### Document excerpt ###

When Ronald Reagan said, “The scariest sentence in the English language is, ‘I’m from the government, and I’m here to help,’” he was prophetic.
It is the duty of the patriot to protect his country from its government.
~Thomas Paine
My father told the fourth graders: “At Hitler’s rallies the masses shouted, ‘Leader, command; we follow you!’ With this shout, Germans surrendered their reasoning power and forgot to think for themselves. Later we found out that actors with loud voices were interspersed in the crowd, and at the right moments they shouted this cry and the crowd repeated it.”
Are we all just going along with the crowd as well? Because a few well-placed voices are shouting that it’s ok to follow blindly, to let Common Core decide our children’s education, or that the wife of the president can declare how many calories my kids eat at lunch?
I believe there are more instances of the abridgment of the freedom of the people by the gradual and silent encroachment of those in power, than by violent and sudden usurpation.

###

▸ **Exercise brief**: Name every person identified by name in the excerpt on government power above.

### Available data ###

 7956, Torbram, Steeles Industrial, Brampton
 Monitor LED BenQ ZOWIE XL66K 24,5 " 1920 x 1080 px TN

###

▸ **Your solution**: Ronald Reagan, Thomas Paine, Hitler